# Can’t get rid of my p1101



## Babymav24 (Feb 4, 2021)

So my 2016.5 Cruze LS is throwing a p1101. So I changed out the intercooler cause I have front end damage. I’ve changed MAP, MAF, Plugs (cause they needed it) my upstream o2sensor. I was one “not ready” away from passing my emissions then all hell broke loose. My MPG went in the crapper. From 39MPG down to 27MPG. My next move is PCV valve and Valve cover unless anyone has any other suggestions. Before those two just going to make sure intercooler pipe doesn’t have any boost leaks. Any suggestions help. 97k miles 1.4LI turbo 2016.5 LS. Oh and my emissions came back with o2heater not ready and evap system not ready.


----------



## 2010ngojo (Feb 17, 2021)

Did you check the diaphragm on the valve cover and see if it's sucking in air? Otherwise the cover should be fine. I would check the intake and see the check valve is still there. I wouldn't start replacing stuff I know what I need to replace.

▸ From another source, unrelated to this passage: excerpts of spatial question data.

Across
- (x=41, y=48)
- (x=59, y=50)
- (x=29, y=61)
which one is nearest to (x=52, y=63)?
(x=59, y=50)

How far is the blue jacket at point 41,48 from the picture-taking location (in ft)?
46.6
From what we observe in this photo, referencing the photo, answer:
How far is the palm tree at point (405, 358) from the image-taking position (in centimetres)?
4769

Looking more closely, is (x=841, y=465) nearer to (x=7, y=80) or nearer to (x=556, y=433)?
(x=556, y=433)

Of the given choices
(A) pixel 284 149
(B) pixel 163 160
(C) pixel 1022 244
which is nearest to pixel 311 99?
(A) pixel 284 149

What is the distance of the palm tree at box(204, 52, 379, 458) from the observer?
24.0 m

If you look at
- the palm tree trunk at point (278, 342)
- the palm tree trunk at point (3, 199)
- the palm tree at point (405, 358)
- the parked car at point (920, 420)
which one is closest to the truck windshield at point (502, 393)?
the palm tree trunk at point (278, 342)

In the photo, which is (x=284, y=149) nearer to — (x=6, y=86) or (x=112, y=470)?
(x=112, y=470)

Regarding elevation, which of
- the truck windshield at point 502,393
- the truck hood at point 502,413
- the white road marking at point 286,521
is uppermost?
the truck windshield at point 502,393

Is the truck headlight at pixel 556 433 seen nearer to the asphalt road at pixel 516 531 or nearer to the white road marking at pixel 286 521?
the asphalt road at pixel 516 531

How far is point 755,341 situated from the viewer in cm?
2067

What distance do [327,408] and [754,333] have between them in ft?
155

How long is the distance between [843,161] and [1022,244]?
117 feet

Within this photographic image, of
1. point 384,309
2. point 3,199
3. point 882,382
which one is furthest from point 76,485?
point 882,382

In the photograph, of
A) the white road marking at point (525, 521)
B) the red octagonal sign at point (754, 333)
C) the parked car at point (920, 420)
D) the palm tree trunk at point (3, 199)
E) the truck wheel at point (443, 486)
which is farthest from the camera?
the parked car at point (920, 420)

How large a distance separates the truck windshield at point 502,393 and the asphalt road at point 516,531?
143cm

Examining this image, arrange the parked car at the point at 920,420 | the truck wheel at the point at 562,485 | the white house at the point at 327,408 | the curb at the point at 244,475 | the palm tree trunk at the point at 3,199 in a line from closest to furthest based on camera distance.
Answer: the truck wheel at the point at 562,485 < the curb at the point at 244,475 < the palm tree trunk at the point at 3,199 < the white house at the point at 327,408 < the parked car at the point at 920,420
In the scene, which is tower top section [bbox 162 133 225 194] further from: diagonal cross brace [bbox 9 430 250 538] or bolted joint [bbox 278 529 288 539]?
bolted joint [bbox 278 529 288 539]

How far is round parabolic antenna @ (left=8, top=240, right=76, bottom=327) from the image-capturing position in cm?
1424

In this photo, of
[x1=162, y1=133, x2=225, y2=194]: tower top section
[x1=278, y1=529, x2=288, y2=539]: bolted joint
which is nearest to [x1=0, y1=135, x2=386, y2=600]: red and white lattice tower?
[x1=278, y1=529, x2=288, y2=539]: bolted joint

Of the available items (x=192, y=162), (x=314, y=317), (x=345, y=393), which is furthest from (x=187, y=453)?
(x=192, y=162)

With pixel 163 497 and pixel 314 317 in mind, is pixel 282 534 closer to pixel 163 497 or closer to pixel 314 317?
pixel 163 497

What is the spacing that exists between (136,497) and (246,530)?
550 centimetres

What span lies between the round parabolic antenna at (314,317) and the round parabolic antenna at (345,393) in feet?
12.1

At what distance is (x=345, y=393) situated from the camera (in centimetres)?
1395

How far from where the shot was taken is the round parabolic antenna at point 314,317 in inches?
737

Just to be clear, there's a small port at the circular part of the cover. It should be pointing towards the front of the car. If the diaphragm is torn, then there's a leak. I believe the underlying cause is the missing/worn check valve inside the intake manifold though.

Edit: please ignore. Thought you had a gen 1 w/ 1.4t engine.


----------



## hmyland (Oct 8, 2017)

2016.5 cruze does not have the round diaphram check valve leak issue (different engine) my p1101 was fixed by dealer under bulletin #20-na-047 .orfice tube under cam cover blocked. aparently nesting material in the bottom of the air filter housing can be sucked into pvc system and clog orfice raising pressure in crankcase. mine ran fine but i lost 10mpg. can also cause oil leaks.


----------



## Babymav24 (Feb 4, 2021)

Turns out my throttle body was dirty and it needed to go through the relearning process.


----------



## Babymav24 (Feb 4, 2021)

2010ngojo said:


> Did you check the diaphragm on the valve cover and see if it's sucking in air? Otherwise the cover should be fine. I would check the intake and see the check valve is still there. I wouldn't start replacing stuff I know what I need to replace.
> 
> Just to be clear, there's a small port at the circular part of the cover. It should be pointing towards the front of the car. If the diaphragm is torn, then there's a leak. I believe the underlying cause is the missing/worn check valve inside the intake manifold though.
> 
> Edit: please ignore. Thought you had a gen 1 w/ 1.4t engine.


Nah you’re good I appreciate you spending the time to reply


----------